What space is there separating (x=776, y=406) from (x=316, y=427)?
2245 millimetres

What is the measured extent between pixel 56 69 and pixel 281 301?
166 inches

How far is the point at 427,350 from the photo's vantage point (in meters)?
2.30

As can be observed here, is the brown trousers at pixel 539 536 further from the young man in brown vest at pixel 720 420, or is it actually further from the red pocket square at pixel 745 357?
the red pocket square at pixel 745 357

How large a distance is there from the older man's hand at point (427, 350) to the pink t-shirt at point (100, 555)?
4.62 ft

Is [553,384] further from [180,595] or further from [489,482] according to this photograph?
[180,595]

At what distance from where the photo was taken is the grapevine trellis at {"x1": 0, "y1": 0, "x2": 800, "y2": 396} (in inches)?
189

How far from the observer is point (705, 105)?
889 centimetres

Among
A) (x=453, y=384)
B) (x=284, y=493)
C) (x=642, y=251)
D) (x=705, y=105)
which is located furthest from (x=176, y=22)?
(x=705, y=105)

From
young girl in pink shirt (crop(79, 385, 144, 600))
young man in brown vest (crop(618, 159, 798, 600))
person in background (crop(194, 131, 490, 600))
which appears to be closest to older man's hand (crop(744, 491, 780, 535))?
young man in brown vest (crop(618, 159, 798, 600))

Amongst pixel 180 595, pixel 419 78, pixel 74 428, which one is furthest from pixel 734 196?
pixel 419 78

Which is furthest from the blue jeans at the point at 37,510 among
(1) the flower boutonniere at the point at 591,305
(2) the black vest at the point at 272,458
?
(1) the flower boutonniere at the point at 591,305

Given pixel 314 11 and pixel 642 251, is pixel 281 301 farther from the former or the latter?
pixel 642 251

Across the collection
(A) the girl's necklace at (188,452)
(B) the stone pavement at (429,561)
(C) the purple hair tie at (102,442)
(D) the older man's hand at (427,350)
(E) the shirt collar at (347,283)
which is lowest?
——————
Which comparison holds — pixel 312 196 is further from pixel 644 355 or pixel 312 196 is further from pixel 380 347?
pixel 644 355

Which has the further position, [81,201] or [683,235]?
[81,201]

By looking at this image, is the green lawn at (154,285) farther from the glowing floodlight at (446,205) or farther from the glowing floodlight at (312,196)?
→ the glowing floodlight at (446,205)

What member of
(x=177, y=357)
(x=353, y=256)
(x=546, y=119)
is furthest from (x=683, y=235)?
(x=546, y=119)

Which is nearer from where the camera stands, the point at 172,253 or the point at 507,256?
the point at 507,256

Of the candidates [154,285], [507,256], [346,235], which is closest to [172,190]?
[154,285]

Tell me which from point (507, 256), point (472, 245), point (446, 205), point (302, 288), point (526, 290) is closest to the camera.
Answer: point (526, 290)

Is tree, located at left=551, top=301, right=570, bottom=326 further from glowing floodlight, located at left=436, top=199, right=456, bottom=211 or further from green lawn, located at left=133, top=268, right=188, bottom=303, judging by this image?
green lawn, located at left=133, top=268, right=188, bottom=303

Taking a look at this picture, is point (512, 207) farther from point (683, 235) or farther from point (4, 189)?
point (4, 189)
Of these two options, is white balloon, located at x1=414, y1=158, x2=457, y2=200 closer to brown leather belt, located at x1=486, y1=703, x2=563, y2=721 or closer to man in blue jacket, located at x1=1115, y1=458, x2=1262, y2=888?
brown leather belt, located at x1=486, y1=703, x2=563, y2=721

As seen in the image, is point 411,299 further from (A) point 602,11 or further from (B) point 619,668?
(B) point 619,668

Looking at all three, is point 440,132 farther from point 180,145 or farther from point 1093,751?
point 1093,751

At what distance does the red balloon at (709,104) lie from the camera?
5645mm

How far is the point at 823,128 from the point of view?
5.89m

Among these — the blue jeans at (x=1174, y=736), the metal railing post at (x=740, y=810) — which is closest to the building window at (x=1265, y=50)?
——————
Count the lines in the rows above that contain the word "this", and give only the number.

4